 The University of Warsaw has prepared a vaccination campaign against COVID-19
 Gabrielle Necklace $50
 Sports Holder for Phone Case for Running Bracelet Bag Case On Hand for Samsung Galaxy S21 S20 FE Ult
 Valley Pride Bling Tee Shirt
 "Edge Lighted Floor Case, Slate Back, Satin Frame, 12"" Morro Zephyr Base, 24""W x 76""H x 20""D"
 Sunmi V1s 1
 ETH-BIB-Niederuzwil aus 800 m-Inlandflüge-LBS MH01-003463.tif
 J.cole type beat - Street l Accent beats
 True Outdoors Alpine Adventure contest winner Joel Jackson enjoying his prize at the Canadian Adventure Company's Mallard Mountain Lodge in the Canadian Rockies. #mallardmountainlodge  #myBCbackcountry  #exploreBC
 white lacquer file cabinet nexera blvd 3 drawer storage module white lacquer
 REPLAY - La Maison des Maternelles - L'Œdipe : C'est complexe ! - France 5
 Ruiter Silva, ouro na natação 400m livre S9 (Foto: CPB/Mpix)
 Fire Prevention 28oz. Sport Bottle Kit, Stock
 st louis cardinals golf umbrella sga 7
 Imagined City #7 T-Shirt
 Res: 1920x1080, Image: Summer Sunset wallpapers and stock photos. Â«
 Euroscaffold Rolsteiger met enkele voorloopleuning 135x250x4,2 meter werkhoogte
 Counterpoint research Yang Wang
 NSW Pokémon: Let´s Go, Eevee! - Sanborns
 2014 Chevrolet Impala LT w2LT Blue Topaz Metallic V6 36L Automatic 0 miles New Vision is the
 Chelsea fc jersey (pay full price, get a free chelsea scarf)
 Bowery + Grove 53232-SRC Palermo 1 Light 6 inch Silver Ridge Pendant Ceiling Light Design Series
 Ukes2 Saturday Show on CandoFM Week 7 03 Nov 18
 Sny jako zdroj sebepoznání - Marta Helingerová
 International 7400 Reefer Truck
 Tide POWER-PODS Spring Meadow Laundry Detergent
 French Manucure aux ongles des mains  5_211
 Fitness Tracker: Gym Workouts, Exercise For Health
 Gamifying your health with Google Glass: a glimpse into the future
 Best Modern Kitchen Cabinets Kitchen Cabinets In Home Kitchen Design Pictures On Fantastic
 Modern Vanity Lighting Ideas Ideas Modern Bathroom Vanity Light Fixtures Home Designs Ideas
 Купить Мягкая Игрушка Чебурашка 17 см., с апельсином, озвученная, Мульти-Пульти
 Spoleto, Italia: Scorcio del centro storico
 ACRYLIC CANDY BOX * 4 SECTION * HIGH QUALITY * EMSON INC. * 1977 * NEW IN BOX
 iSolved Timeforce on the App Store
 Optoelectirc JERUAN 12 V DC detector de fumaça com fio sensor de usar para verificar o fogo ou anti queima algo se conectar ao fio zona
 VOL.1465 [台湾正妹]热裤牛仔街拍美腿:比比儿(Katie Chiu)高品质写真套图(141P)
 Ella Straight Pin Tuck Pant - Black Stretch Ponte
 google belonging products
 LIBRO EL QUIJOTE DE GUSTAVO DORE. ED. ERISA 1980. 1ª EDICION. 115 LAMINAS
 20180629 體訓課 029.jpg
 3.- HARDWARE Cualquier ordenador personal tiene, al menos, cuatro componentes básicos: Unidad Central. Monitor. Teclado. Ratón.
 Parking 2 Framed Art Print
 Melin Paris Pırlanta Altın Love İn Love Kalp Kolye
········
__YOUR OBJECTIVE__.
Each entry given above is to be duplicated exactly.

__RESULT__.
 The University of Warsaw has prepared a vaccination campaign against COVID-19
 Gabrielle Necklace $50
 Sports Holder for Phone Case for Running Bracelet Bag Case On Hand for Samsung Galaxy S21 S20 FE Ult
 Valley Pride Bling Tee Shirt
 "Edge Lighted Floor Case, Slate Back, Satin Frame, 12"" Morro Zephyr Base, 24""W x 76""H x 20""D"
 Sunmi V1s 1
 ETH-BIB-Niederuzwil aus 800 m-Inlandflüge-LBS MH01-003463.tif
 J.cole type beat - Street l Accent beats
 True Outdoors Alpine Adventure contest winner Joel Jackson enjoying his prize at the Canadian Adventure Company's Mallard Mountain Lodge in the Canadian Rockies. #mallardmountainlodge  #myBCbackcountry  #exploreBC
 white lacquer file cabinet nexera blvd 3 drawer storage module white lacquer
 REPLAY - La Maison des Maternelles - L'Œdipe : C'est complexe ! - France 5
 Ruiter Silva, ouro na natação 400m livre S9 (Foto: CPB/Mpix)
 Fire Prevention 28oz. Sport Bottle Kit, Stock
 st louis cardinals golf umbrella sga 7
 Imagined City #7 T-Shirt
 Res: 1920x1080, Image: Summer Sunset wallpapers and stock photos. Â«
 Euroscaffold Rolsteiger met enkele voorloopleuning 135x250x4,2 meter werkhoogte
 Counterpoint research Yang Wang
 NSW Pokémon: Let´s Go, Eevee! - Sanborns
 2014 Chevrolet Impala LT w2LT Blue Topaz Metallic V6 36L Automatic 0 miles New Vision is the
 Chelsea fc jersey (pay full price, get a free chelsea scarf)
 Bowery + Grove 53232-SRC Palermo 1 Light 6 inch Silver Ridge Pendant Ceiling Light Design Series
 Ukes2 Saturday Show on CandoFM Week 7 03 Nov 18
 Sny jako zdroj sebepoznání - Marta Helingerová
 International 7400 Reefer Truck
 Tide POWER-PODS Spring Meadow Laundry Detergent
 French Manucure aux ongles des mains  5_211
 Fitness Tracker: Gym Workouts, Exercise For Health
 Gamifying your health with Google Glass: a glimpse into the future
 Best Modern Kitchen Cabinets Kitchen Cabinets In Home Kitchen Design Pictures On Fantastic
 Modern Vanity Lighting Ideas Ideas Modern Bathroom Vanity Light Fixtures Home Designs Ideas
 Купить Мягкая Игрушка Чебурашка 17 см., с апельсином, озвученная, Мульти-Пульти
 Spoleto, Italia: Scorcio del centro storico
 ACRYLIC CANDY BOX * 4 SECTION * HIGH QUALITY * EMSON INC. * 1977 * NEW IN BOX
 iSolved Timeforce on the App Store
 Optoelectirc JERUAN 12 V DC detector de fumaça com fio sensor de usar para verificar o fogo ou anti queima algo se conectar ao fio zona
 VOL.1465 [台湾正妹]热裤牛仔街拍美腿:比比儿(Katie Chiu)高品质写真套图(141P)
 Ella Straight Pin Tuck Pant - Black Stretch Ponte
 google belonging products
 LIBRO EL QUIJOTE DE GUSTAVO DORE. ED. ERISA 1980. 1ª EDICION. 115 LAMINAS
 20180629 體訓課 029.jpg
 3.- HARDWARE Cualquier ordenador personal tiene, al menos, cuatro componentes básicos: Unidad Central. Monitor. Teclado. Ratón.
 Parking 2 Framed Art Print
 Melin Paris Pırlanta Altın Love İn Love Kalp Kolye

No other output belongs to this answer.